═══ SUPPLIED PASSAGE ═══

This is absurd. Dachs has answered it well already, but I would also point out that if you think that science and critical thinking are important, then the Middle Ages advanced these things considerably. They were a very rational time, one when people believed that the world was fundamentally rational and comprehensible and could be understood by the power of the mind if you thought carefully enough. Despite your ignorant comments about religion and rationality, this mindset was to a large extent fostered by Christianity, which held that because God created the world through the Logos (his reason), the world is fundamentally rational and comprehensible.
The intellectual achievements of the Middle Ages were subsequently undermined in the Renaissance, when many people argued that in fact the world is irrational and incomprehensible. The result was superstition and obscurantism on a large scale, which was not cleared up until early modern times. In fact it could be said that the intellectual revolution of the seventeenth century and the beginnings of the Enlightenment were a matter of undoing the bad work of the Renaissance and getting back to a more medieval way of thinking about things.

═══

Take the text on medieval rationality and the Renaissance further, picking up right after its final sentence. The entries that come next were taken from a different source than the text about medieval rationality.

═══ PROVIDED INFORMATION ═══

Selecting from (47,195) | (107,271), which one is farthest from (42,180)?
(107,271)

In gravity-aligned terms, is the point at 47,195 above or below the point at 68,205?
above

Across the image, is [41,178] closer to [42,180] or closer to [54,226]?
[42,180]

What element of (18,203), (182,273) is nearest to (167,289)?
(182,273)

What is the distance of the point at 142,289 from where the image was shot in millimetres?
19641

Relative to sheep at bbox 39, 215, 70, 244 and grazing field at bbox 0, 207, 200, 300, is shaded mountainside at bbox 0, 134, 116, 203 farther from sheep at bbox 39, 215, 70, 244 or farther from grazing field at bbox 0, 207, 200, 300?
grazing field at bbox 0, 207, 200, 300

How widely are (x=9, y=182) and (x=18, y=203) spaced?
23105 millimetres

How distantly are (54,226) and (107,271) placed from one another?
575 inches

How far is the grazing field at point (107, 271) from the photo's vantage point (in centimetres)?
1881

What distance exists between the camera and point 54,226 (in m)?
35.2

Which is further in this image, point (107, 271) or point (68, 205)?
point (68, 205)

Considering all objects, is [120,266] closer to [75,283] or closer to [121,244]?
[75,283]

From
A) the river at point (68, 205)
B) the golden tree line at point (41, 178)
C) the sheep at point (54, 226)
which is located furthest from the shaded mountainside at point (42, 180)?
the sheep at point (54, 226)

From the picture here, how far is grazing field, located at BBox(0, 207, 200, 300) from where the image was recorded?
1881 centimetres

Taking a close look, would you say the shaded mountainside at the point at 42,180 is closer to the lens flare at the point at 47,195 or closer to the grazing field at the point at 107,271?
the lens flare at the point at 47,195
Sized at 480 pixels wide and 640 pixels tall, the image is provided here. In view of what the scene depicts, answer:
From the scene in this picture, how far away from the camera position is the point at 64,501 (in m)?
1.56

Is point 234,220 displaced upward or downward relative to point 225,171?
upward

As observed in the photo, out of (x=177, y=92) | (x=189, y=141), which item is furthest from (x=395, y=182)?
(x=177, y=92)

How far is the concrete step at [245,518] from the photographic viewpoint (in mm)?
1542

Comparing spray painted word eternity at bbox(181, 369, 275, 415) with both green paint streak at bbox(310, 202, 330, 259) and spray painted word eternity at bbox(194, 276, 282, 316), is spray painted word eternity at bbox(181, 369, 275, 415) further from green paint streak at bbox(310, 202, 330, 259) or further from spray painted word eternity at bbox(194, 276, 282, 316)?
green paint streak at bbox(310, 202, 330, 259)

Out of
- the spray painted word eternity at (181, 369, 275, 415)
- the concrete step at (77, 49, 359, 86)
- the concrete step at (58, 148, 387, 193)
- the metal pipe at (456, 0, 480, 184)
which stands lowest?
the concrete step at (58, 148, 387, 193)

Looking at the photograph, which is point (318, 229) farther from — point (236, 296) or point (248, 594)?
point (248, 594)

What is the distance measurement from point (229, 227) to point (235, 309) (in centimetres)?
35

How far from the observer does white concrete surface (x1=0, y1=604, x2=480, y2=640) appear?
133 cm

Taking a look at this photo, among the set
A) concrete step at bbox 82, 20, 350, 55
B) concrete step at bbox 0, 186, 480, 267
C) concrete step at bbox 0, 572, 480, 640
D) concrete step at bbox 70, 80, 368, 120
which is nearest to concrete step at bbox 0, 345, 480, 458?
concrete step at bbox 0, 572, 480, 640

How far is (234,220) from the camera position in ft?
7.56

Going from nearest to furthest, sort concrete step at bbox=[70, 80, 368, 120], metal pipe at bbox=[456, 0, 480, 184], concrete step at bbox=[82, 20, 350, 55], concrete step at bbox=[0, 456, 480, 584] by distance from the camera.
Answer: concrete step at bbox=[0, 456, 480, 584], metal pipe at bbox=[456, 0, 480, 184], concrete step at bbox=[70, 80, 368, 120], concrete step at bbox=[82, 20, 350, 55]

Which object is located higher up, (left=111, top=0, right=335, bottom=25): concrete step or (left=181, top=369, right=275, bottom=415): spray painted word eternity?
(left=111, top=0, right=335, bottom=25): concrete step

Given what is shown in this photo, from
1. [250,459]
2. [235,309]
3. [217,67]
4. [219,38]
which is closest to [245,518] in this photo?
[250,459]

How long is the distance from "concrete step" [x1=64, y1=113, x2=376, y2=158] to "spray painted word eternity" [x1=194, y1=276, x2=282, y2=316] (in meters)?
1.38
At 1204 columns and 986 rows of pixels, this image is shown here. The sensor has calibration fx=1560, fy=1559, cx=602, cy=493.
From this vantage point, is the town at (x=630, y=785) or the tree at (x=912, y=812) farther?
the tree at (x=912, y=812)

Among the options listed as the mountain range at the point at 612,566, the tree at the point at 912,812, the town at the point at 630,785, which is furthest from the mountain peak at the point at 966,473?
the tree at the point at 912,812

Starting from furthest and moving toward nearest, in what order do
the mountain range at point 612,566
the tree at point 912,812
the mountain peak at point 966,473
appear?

═══

*EXERCISE OUTPUT*:
In short, if you don't see anything good about the Middle Ages, I'm afraid that says far more about your knowleddge of them than it does about anything else.
Roller123 said:
Pythagoras wasnt endangered of being burned by calculating the Earth is round in, i dont remember, 500 BC?
He wouldn't have been in AD 1200 either. And Socrates was executed partly for saying that the moon is made of rock, which wouldn't have happened in the Middle Ages either. So I don't really see what you're trying to get at.